Une atmosphère de guerre civile larvée, consubstantielle à notre cher et vieux pays, ressurgit à l’occasion de l’arbitrage entre M. Bernard Tapie et le CDR, la société de défaisance du Crédit Lyonnais.
J’en parle d’autant plus sereinement que, ni de près ni de loin, je n’ai été concerné par cette affaire.
En revanche, le barreau tout entier ne peut rester indifférent à cette chasse aux sorcières à laquelle se prêtent des juges d’instruction, persuadés que les arbitres ne peuvent être que des imposteurs et les avocats des corrompus.
Vincent Nioré, notre éminent confrère, l’a parfaitement stigmatisé : « Pour certains magistrats, l’honoraire est la rémunération du crime », a-t-il déclaré dans une interview du 3 au 5 février dernier accordée à La Gazette du Palais.
Ni Jean-Denis Bredin, ni Pierre Mazeaud, pour ne parler que d’eux, éminents juristes et praticiens irréprochables, n’ont été épargnés : des perquisitions ont eu lieu jusque dans leur domicile privé. Les avocats eux-mêmes ont vu saisir leurs notes confidentielles et tout ce qui est couvert par le secret professionnel le plus absolu. Les règles d’ordre public, destinées à le protéger, ont été foulées au pied dans cette fièvre à confondre arbitres et avocats nécessairement de mèche puisqu’ils ont accordé des sommes considérables à l’une des parties à l’arbitrage.
Deux ordonnances du président Magendie, rendues en juillet et octobre 2000, à l’époque où il faisait fonction de juge des libertés et de la détention par application de la loi du 15 juin précédent, ont rappelé le caractère absolu du secret et les conditions strictes auxquelles il pouvait y être porté atteinte par la justice : ne peuvent être saisies que les lettres ou notes couvertes par le secret qui contiennent intrinsèquement des indices donnant à penser que l’avocat a pu participer à une infraction. Ces principes ont été confirmés par la Cour d’appel et la Cour de cassation. Des juges aujourd’hui n’en ont cure.
Quant aux arbitres, ils exercent leurs fonctions dans les conditions des articles 1464, alinéa 4, et 1479 du code de procédure civile. La procédure arbitrale est soumise au principe de confidentialité et les délibérations du tribunal arbitral sont secrètes. Telle est la loi. Elle ne semble pas intéresser des magistrats prêts à tout saisir simplement par aversion d’une justice qui n’est pas sous leur contrôle.

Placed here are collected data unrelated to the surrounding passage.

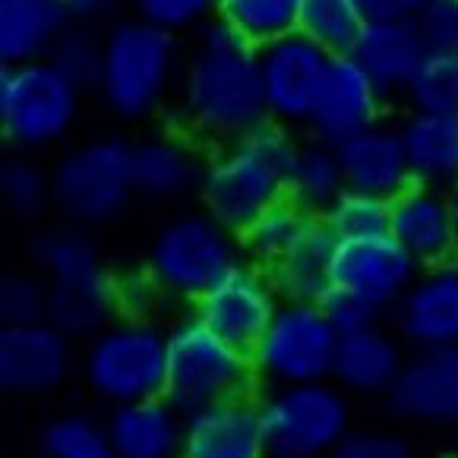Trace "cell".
<instances>
[{
    "label": "cell",
    "mask_w": 458,
    "mask_h": 458,
    "mask_svg": "<svg viewBox=\"0 0 458 458\" xmlns=\"http://www.w3.org/2000/svg\"><path fill=\"white\" fill-rule=\"evenodd\" d=\"M418 272L420 266L398 247L392 234L342 241L332 257V288L358 297L379 319H389Z\"/></svg>",
    "instance_id": "14"
},
{
    "label": "cell",
    "mask_w": 458,
    "mask_h": 458,
    "mask_svg": "<svg viewBox=\"0 0 458 458\" xmlns=\"http://www.w3.org/2000/svg\"><path fill=\"white\" fill-rule=\"evenodd\" d=\"M47 282V323L73 342H89L117 319V276L108 263L80 266Z\"/></svg>",
    "instance_id": "20"
},
{
    "label": "cell",
    "mask_w": 458,
    "mask_h": 458,
    "mask_svg": "<svg viewBox=\"0 0 458 458\" xmlns=\"http://www.w3.org/2000/svg\"><path fill=\"white\" fill-rule=\"evenodd\" d=\"M319 303H323V310H326V317H329V323L338 329V335H348V332H358V329H364V326L383 323V319H379L377 313L367 307V303H360L358 297L344 294V291L332 288Z\"/></svg>",
    "instance_id": "43"
},
{
    "label": "cell",
    "mask_w": 458,
    "mask_h": 458,
    "mask_svg": "<svg viewBox=\"0 0 458 458\" xmlns=\"http://www.w3.org/2000/svg\"><path fill=\"white\" fill-rule=\"evenodd\" d=\"M278 307H282V294L269 272L241 259L193 303L190 313L225 342L253 351V344L266 335L269 323L276 319Z\"/></svg>",
    "instance_id": "12"
},
{
    "label": "cell",
    "mask_w": 458,
    "mask_h": 458,
    "mask_svg": "<svg viewBox=\"0 0 458 458\" xmlns=\"http://www.w3.org/2000/svg\"><path fill=\"white\" fill-rule=\"evenodd\" d=\"M269 458H329L354 430L351 395L332 379L259 395Z\"/></svg>",
    "instance_id": "9"
},
{
    "label": "cell",
    "mask_w": 458,
    "mask_h": 458,
    "mask_svg": "<svg viewBox=\"0 0 458 458\" xmlns=\"http://www.w3.org/2000/svg\"><path fill=\"white\" fill-rule=\"evenodd\" d=\"M389 234L420 269L458 259V225L445 190L414 183L395 196L389 202Z\"/></svg>",
    "instance_id": "19"
},
{
    "label": "cell",
    "mask_w": 458,
    "mask_h": 458,
    "mask_svg": "<svg viewBox=\"0 0 458 458\" xmlns=\"http://www.w3.org/2000/svg\"><path fill=\"white\" fill-rule=\"evenodd\" d=\"M216 10L218 0H127V16L177 38H193L202 26L216 20Z\"/></svg>",
    "instance_id": "37"
},
{
    "label": "cell",
    "mask_w": 458,
    "mask_h": 458,
    "mask_svg": "<svg viewBox=\"0 0 458 458\" xmlns=\"http://www.w3.org/2000/svg\"><path fill=\"white\" fill-rule=\"evenodd\" d=\"M105 424L117 458H183V414L165 398L117 404Z\"/></svg>",
    "instance_id": "25"
},
{
    "label": "cell",
    "mask_w": 458,
    "mask_h": 458,
    "mask_svg": "<svg viewBox=\"0 0 458 458\" xmlns=\"http://www.w3.org/2000/svg\"><path fill=\"white\" fill-rule=\"evenodd\" d=\"M338 342L342 335L329 323L323 303L282 301L266 335L250 351L257 383L266 392L332 379Z\"/></svg>",
    "instance_id": "10"
},
{
    "label": "cell",
    "mask_w": 458,
    "mask_h": 458,
    "mask_svg": "<svg viewBox=\"0 0 458 458\" xmlns=\"http://www.w3.org/2000/svg\"><path fill=\"white\" fill-rule=\"evenodd\" d=\"M41 458H117L108 424L86 411L47 418L38 430Z\"/></svg>",
    "instance_id": "33"
},
{
    "label": "cell",
    "mask_w": 458,
    "mask_h": 458,
    "mask_svg": "<svg viewBox=\"0 0 458 458\" xmlns=\"http://www.w3.org/2000/svg\"><path fill=\"white\" fill-rule=\"evenodd\" d=\"M411 351L404 348L392 326L373 323L358 332H348L338 342L332 383L342 386L351 398L389 395Z\"/></svg>",
    "instance_id": "22"
},
{
    "label": "cell",
    "mask_w": 458,
    "mask_h": 458,
    "mask_svg": "<svg viewBox=\"0 0 458 458\" xmlns=\"http://www.w3.org/2000/svg\"><path fill=\"white\" fill-rule=\"evenodd\" d=\"M445 458H458V452H449V455H445Z\"/></svg>",
    "instance_id": "47"
},
{
    "label": "cell",
    "mask_w": 458,
    "mask_h": 458,
    "mask_svg": "<svg viewBox=\"0 0 458 458\" xmlns=\"http://www.w3.org/2000/svg\"><path fill=\"white\" fill-rule=\"evenodd\" d=\"M303 0H218L216 20L253 47H266L301 29Z\"/></svg>",
    "instance_id": "30"
},
{
    "label": "cell",
    "mask_w": 458,
    "mask_h": 458,
    "mask_svg": "<svg viewBox=\"0 0 458 458\" xmlns=\"http://www.w3.org/2000/svg\"><path fill=\"white\" fill-rule=\"evenodd\" d=\"M80 377L108 408L165 395L168 377V326L156 319H123L82 342Z\"/></svg>",
    "instance_id": "6"
},
{
    "label": "cell",
    "mask_w": 458,
    "mask_h": 458,
    "mask_svg": "<svg viewBox=\"0 0 458 458\" xmlns=\"http://www.w3.org/2000/svg\"><path fill=\"white\" fill-rule=\"evenodd\" d=\"M389 323L408 351H458V263L420 269Z\"/></svg>",
    "instance_id": "17"
},
{
    "label": "cell",
    "mask_w": 458,
    "mask_h": 458,
    "mask_svg": "<svg viewBox=\"0 0 458 458\" xmlns=\"http://www.w3.org/2000/svg\"><path fill=\"white\" fill-rule=\"evenodd\" d=\"M76 342L47 319L26 326H0V392L13 398L55 395L70 379Z\"/></svg>",
    "instance_id": "13"
},
{
    "label": "cell",
    "mask_w": 458,
    "mask_h": 458,
    "mask_svg": "<svg viewBox=\"0 0 458 458\" xmlns=\"http://www.w3.org/2000/svg\"><path fill=\"white\" fill-rule=\"evenodd\" d=\"M183 38L133 16L101 32V73L95 82L101 108L121 123L168 117L183 67Z\"/></svg>",
    "instance_id": "3"
},
{
    "label": "cell",
    "mask_w": 458,
    "mask_h": 458,
    "mask_svg": "<svg viewBox=\"0 0 458 458\" xmlns=\"http://www.w3.org/2000/svg\"><path fill=\"white\" fill-rule=\"evenodd\" d=\"M344 190L348 183L338 162V148L303 136L301 152L288 174V202H294L303 216L319 218Z\"/></svg>",
    "instance_id": "29"
},
{
    "label": "cell",
    "mask_w": 458,
    "mask_h": 458,
    "mask_svg": "<svg viewBox=\"0 0 458 458\" xmlns=\"http://www.w3.org/2000/svg\"><path fill=\"white\" fill-rule=\"evenodd\" d=\"M430 55L414 22H364L348 57L389 101H402L424 57Z\"/></svg>",
    "instance_id": "24"
},
{
    "label": "cell",
    "mask_w": 458,
    "mask_h": 458,
    "mask_svg": "<svg viewBox=\"0 0 458 458\" xmlns=\"http://www.w3.org/2000/svg\"><path fill=\"white\" fill-rule=\"evenodd\" d=\"M445 193H449V202H452V212H455V225H458V183H452L449 190H445Z\"/></svg>",
    "instance_id": "46"
},
{
    "label": "cell",
    "mask_w": 458,
    "mask_h": 458,
    "mask_svg": "<svg viewBox=\"0 0 458 458\" xmlns=\"http://www.w3.org/2000/svg\"><path fill=\"white\" fill-rule=\"evenodd\" d=\"M51 187L64 222L89 231L114 225L136 199L133 140L92 133L64 146L51 165Z\"/></svg>",
    "instance_id": "4"
},
{
    "label": "cell",
    "mask_w": 458,
    "mask_h": 458,
    "mask_svg": "<svg viewBox=\"0 0 458 458\" xmlns=\"http://www.w3.org/2000/svg\"><path fill=\"white\" fill-rule=\"evenodd\" d=\"M257 373L250 351L225 342L190 313L168 326V377L165 402H171L183 418L228 402L253 395Z\"/></svg>",
    "instance_id": "8"
},
{
    "label": "cell",
    "mask_w": 458,
    "mask_h": 458,
    "mask_svg": "<svg viewBox=\"0 0 458 458\" xmlns=\"http://www.w3.org/2000/svg\"><path fill=\"white\" fill-rule=\"evenodd\" d=\"M0 202L16 222H35L45 216L47 206H55L51 168L38 162V156L10 152L0 162Z\"/></svg>",
    "instance_id": "32"
},
{
    "label": "cell",
    "mask_w": 458,
    "mask_h": 458,
    "mask_svg": "<svg viewBox=\"0 0 458 458\" xmlns=\"http://www.w3.org/2000/svg\"><path fill=\"white\" fill-rule=\"evenodd\" d=\"M82 95L51 61L0 67V136L22 156L64 146L82 117Z\"/></svg>",
    "instance_id": "7"
},
{
    "label": "cell",
    "mask_w": 458,
    "mask_h": 458,
    "mask_svg": "<svg viewBox=\"0 0 458 458\" xmlns=\"http://www.w3.org/2000/svg\"><path fill=\"white\" fill-rule=\"evenodd\" d=\"M310 216H303L294 202L282 199L263 216H257L247 228L241 231V253L247 263L259 266V269L272 272L284 257H288L294 243L301 241L303 228H307Z\"/></svg>",
    "instance_id": "31"
},
{
    "label": "cell",
    "mask_w": 458,
    "mask_h": 458,
    "mask_svg": "<svg viewBox=\"0 0 458 458\" xmlns=\"http://www.w3.org/2000/svg\"><path fill=\"white\" fill-rule=\"evenodd\" d=\"M386 404L404 424L458 430V351H411Z\"/></svg>",
    "instance_id": "16"
},
{
    "label": "cell",
    "mask_w": 458,
    "mask_h": 458,
    "mask_svg": "<svg viewBox=\"0 0 458 458\" xmlns=\"http://www.w3.org/2000/svg\"><path fill=\"white\" fill-rule=\"evenodd\" d=\"M430 0H358L364 22H414Z\"/></svg>",
    "instance_id": "45"
},
{
    "label": "cell",
    "mask_w": 458,
    "mask_h": 458,
    "mask_svg": "<svg viewBox=\"0 0 458 458\" xmlns=\"http://www.w3.org/2000/svg\"><path fill=\"white\" fill-rule=\"evenodd\" d=\"M329 458H418L411 439L383 427H354Z\"/></svg>",
    "instance_id": "40"
},
{
    "label": "cell",
    "mask_w": 458,
    "mask_h": 458,
    "mask_svg": "<svg viewBox=\"0 0 458 458\" xmlns=\"http://www.w3.org/2000/svg\"><path fill=\"white\" fill-rule=\"evenodd\" d=\"M61 7L67 10L70 26L98 29V32L127 16V0H61Z\"/></svg>",
    "instance_id": "44"
},
{
    "label": "cell",
    "mask_w": 458,
    "mask_h": 458,
    "mask_svg": "<svg viewBox=\"0 0 458 458\" xmlns=\"http://www.w3.org/2000/svg\"><path fill=\"white\" fill-rule=\"evenodd\" d=\"M266 121L259 47L212 20L187 41L168 123L202 148H218L243 140Z\"/></svg>",
    "instance_id": "1"
},
{
    "label": "cell",
    "mask_w": 458,
    "mask_h": 458,
    "mask_svg": "<svg viewBox=\"0 0 458 458\" xmlns=\"http://www.w3.org/2000/svg\"><path fill=\"white\" fill-rule=\"evenodd\" d=\"M319 218L338 243L389 234V202L358 190H344Z\"/></svg>",
    "instance_id": "36"
},
{
    "label": "cell",
    "mask_w": 458,
    "mask_h": 458,
    "mask_svg": "<svg viewBox=\"0 0 458 458\" xmlns=\"http://www.w3.org/2000/svg\"><path fill=\"white\" fill-rule=\"evenodd\" d=\"M209 148L177 127H158L133 142V183L136 199L174 206L199 196Z\"/></svg>",
    "instance_id": "15"
},
{
    "label": "cell",
    "mask_w": 458,
    "mask_h": 458,
    "mask_svg": "<svg viewBox=\"0 0 458 458\" xmlns=\"http://www.w3.org/2000/svg\"><path fill=\"white\" fill-rule=\"evenodd\" d=\"M183 458H269L259 398H228L183 418Z\"/></svg>",
    "instance_id": "21"
},
{
    "label": "cell",
    "mask_w": 458,
    "mask_h": 458,
    "mask_svg": "<svg viewBox=\"0 0 458 458\" xmlns=\"http://www.w3.org/2000/svg\"><path fill=\"white\" fill-rule=\"evenodd\" d=\"M67 29L61 0H0V67L47 61Z\"/></svg>",
    "instance_id": "27"
},
{
    "label": "cell",
    "mask_w": 458,
    "mask_h": 458,
    "mask_svg": "<svg viewBox=\"0 0 458 458\" xmlns=\"http://www.w3.org/2000/svg\"><path fill=\"white\" fill-rule=\"evenodd\" d=\"M243 259L241 237L206 209H183L156 228L142 269L156 278L165 301L193 307L222 276Z\"/></svg>",
    "instance_id": "5"
},
{
    "label": "cell",
    "mask_w": 458,
    "mask_h": 458,
    "mask_svg": "<svg viewBox=\"0 0 458 458\" xmlns=\"http://www.w3.org/2000/svg\"><path fill=\"white\" fill-rule=\"evenodd\" d=\"M162 301V288L146 269H127L117 276V317L152 319V313L158 310Z\"/></svg>",
    "instance_id": "42"
},
{
    "label": "cell",
    "mask_w": 458,
    "mask_h": 458,
    "mask_svg": "<svg viewBox=\"0 0 458 458\" xmlns=\"http://www.w3.org/2000/svg\"><path fill=\"white\" fill-rule=\"evenodd\" d=\"M47 319V282L41 272L13 269L0 278V326Z\"/></svg>",
    "instance_id": "39"
},
{
    "label": "cell",
    "mask_w": 458,
    "mask_h": 458,
    "mask_svg": "<svg viewBox=\"0 0 458 458\" xmlns=\"http://www.w3.org/2000/svg\"><path fill=\"white\" fill-rule=\"evenodd\" d=\"M338 162L348 190L370 193L392 202L408 187H414L411 165L404 156V142L398 123L383 121L367 133H358L344 146H338Z\"/></svg>",
    "instance_id": "23"
},
{
    "label": "cell",
    "mask_w": 458,
    "mask_h": 458,
    "mask_svg": "<svg viewBox=\"0 0 458 458\" xmlns=\"http://www.w3.org/2000/svg\"><path fill=\"white\" fill-rule=\"evenodd\" d=\"M408 111L430 114H458V55H430L418 67L414 80L402 95Z\"/></svg>",
    "instance_id": "35"
},
{
    "label": "cell",
    "mask_w": 458,
    "mask_h": 458,
    "mask_svg": "<svg viewBox=\"0 0 458 458\" xmlns=\"http://www.w3.org/2000/svg\"><path fill=\"white\" fill-rule=\"evenodd\" d=\"M395 123L414 183L433 190L458 183V114L404 111Z\"/></svg>",
    "instance_id": "26"
},
{
    "label": "cell",
    "mask_w": 458,
    "mask_h": 458,
    "mask_svg": "<svg viewBox=\"0 0 458 458\" xmlns=\"http://www.w3.org/2000/svg\"><path fill=\"white\" fill-rule=\"evenodd\" d=\"M455 263H458V259H455Z\"/></svg>",
    "instance_id": "48"
},
{
    "label": "cell",
    "mask_w": 458,
    "mask_h": 458,
    "mask_svg": "<svg viewBox=\"0 0 458 458\" xmlns=\"http://www.w3.org/2000/svg\"><path fill=\"white\" fill-rule=\"evenodd\" d=\"M329 67L332 55L303 32L259 47V76L269 121L297 133L307 130Z\"/></svg>",
    "instance_id": "11"
},
{
    "label": "cell",
    "mask_w": 458,
    "mask_h": 458,
    "mask_svg": "<svg viewBox=\"0 0 458 458\" xmlns=\"http://www.w3.org/2000/svg\"><path fill=\"white\" fill-rule=\"evenodd\" d=\"M386 108H389V98L373 86L370 76L358 64L348 55L332 57L329 76H326L303 136L338 148L358 133H367L370 127L383 123Z\"/></svg>",
    "instance_id": "18"
},
{
    "label": "cell",
    "mask_w": 458,
    "mask_h": 458,
    "mask_svg": "<svg viewBox=\"0 0 458 458\" xmlns=\"http://www.w3.org/2000/svg\"><path fill=\"white\" fill-rule=\"evenodd\" d=\"M303 136L266 121L243 140L209 148L199 187V209L241 234L257 216L288 199V174Z\"/></svg>",
    "instance_id": "2"
},
{
    "label": "cell",
    "mask_w": 458,
    "mask_h": 458,
    "mask_svg": "<svg viewBox=\"0 0 458 458\" xmlns=\"http://www.w3.org/2000/svg\"><path fill=\"white\" fill-rule=\"evenodd\" d=\"M364 29V16L358 0H303L301 4V29L307 38L326 47L332 57H344L358 41Z\"/></svg>",
    "instance_id": "34"
},
{
    "label": "cell",
    "mask_w": 458,
    "mask_h": 458,
    "mask_svg": "<svg viewBox=\"0 0 458 458\" xmlns=\"http://www.w3.org/2000/svg\"><path fill=\"white\" fill-rule=\"evenodd\" d=\"M47 61L55 64L70 82H76L82 92H95V82L101 73V32L86 26H70Z\"/></svg>",
    "instance_id": "38"
},
{
    "label": "cell",
    "mask_w": 458,
    "mask_h": 458,
    "mask_svg": "<svg viewBox=\"0 0 458 458\" xmlns=\"http://www.w3.org/2000/svg\"><path fill=\"white\" fill-rule=\"evenodd\" d=\"M427 51L458 55V0H430L414 20Z\"/></svg>",
    "instance_id": "41"
},
{
    "label": "cell",
    "mask_w": 458,
    "mask_h": 458,
    "mask_svg": "<svg viewBox=\"0 0 458 458\" xmlns=\"http://www.w3.org/2000/svg\"><path fill=\"white\" fill-rule=\"evenodd\" d=\"M338 241L323 225V218H310L301 241L288 257L269 272L282 301L319 303L332 291V257Z\"/></svg>",
    "instance_id": "28"
}]
</instances>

Imagine-t-on que demain, dès qu’une décision de justice aura été rendue par des juges professionnels accordant des dommages et intérêts qui paraissent excessifs, plainte soit immédiatement déposée par l’avocat d’une partie devant la juridiction répressive ?
Imagine-t-on qu’avec le même zèle, les mêmes juges d’instruction se rendent dans les bureaux et les domiciles de leurs collègues, à l’heure du petit-déjeuner ?
Tout plaideur est-il fondé à soupçonner le juge qui lui a donné tort d’avoir été corrompu et acheté ?
Un abîme est en train de se creuser à nouveau entre les juges professionnels et les praticiens libéraux. Seuls les premiers seraient légitimes, les seconds suspects de tout. Par définition, le libéral serait malsain tandis que le fonctionnaire serait pur. Le secret serait le masque de la fraude. Ce n’est pas seulement un outrage, c’est le signe d’un dogmatisme insupportable.
Quant à l’arbitrage, que l’on continue sur cette ligne et Londres aura à nouveau de bonnes raisons de se réjouir ! Tout est fait pour que la grande délocalisation de l’arbitrage s’effectue.
Fouquier-Tinville avait dit à Lavoisier : « La République n’a pas besoin de savants ». Il semble qu’elle n’ait pas non plus besoin d’arbitres.
Nous voilà revenus au bon vieux temps qui, loin de faire notre gloire, a scellé notre déshonneur et notre ridicule.